EXERCISE DIRECTIONS
Answer these questions from the February 24 art history passage below.
1. Which work by Winslow Homer does the passage name?
2. Who curated Vienna 1900: Style and Identity?
3. In what year was Jules Lefebvre born?

PASSAGE GIVEN
· · · · ·

February 24 in Art History
6 real events recorded on February 24, the earliest from 1619. 2 artists were born , 1 died on this date.
Born on this day 2
- 1619 Born
Born this day: Charles Le Brun
Charles Le Brun, born on February 24, 1619, was a French painter, physiognomist, and art theorist who dominated 17th-century French art, influenced by Nicolas Poussin and serving as court painter to Louis XIV. His work includes notable pieces such as Everhard Jabach and His Family and The Sacrifice of Polyxena.
He remains a pivotal figure in the development of French art, earning the admiration of Louis XIV as the greatest French artist of all time.
- 1836 Born
Born this day: Winslow Homer
Winslow Homer, born on February 24, 1836, was a renowned American landscape painter and illustrator, celebrated for his captivating marine subjects. Largely self-taught, he transitioned from commercial illustration to oil painting and watercolor, producing a distinctive and prolific body of work. His pieces, such as The Gulf Stream, showcase his mastery of medium and composition.
He remains one of the most important figures in 19th-century American art.
Died on this day 1
- 1911 Died
Died this day: Jules Lefebvre
Jules Lefebvre, a French artist born in 1836, was known for his works such as Odalisque, Mary Magdalene in a Grotto, and Graziella, which showcased his skill in capturing the human form. His artistic style and contributions to French art are still recognized today. Lefebvre passed away on February 24, 1911.
Jules Lefebvre's legacy remains in his notable paintings that continue to be appreciated for their beauty and technique.
Exhibitions & salons 2
- 2011 Exhibition
Vienna 1900: Style and Identity opens
On February 24, 2011, Neue Galerie New York opened Vienna 1900: Style and Identity, an exhibition devoted to the fine and decorative arts of turn-of-the-century Vienna. The museum's page gives the date range as Feb 24 to Aug 8, 2011, and describes the exhibition as tracing how Viennese art redefined individual identity in the modern age. Curated by Christian Witt-Dorring and Jill Lloyd, it brought together work by Gustav Klimt, Oskar Kokoschka, and Egon Schiele with design and architecture by figures such as Otto Wagner, Adolf Loos, Josef Hoffmann, and Koloman Moser. In a museum founded around German and Austrian modernism, the show framed Vienna 1900 as an integrated visual culture rather than a sequence of isolated masterpieces.

· · · · ·

EXTRACTED RECORDS
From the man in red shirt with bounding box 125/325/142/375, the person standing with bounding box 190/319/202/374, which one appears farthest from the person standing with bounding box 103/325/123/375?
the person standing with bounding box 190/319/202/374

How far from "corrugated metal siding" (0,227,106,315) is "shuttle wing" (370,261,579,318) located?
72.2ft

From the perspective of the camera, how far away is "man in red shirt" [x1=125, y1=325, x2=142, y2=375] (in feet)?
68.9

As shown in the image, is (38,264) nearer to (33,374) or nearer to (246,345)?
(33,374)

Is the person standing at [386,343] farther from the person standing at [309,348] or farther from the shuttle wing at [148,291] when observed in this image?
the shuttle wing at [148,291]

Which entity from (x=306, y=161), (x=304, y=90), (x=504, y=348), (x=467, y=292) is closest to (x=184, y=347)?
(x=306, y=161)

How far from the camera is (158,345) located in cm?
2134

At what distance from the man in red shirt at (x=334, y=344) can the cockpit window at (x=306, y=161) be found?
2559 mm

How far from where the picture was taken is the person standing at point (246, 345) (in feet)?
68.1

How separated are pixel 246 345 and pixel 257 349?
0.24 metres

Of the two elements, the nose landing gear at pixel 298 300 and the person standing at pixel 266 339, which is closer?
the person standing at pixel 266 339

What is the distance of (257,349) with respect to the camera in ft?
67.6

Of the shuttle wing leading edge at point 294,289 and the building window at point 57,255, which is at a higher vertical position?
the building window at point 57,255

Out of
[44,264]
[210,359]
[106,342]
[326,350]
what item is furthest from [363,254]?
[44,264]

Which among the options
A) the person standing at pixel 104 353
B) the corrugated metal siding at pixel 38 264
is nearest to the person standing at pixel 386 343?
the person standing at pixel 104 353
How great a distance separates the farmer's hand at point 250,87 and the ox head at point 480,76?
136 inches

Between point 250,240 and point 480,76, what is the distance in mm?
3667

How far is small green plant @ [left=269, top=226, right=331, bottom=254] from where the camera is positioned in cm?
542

· · · · ·

RESPONSE
1. The Gulf Stream
2. Christian Witt-Dorring and Jill Lloyd
3. 1836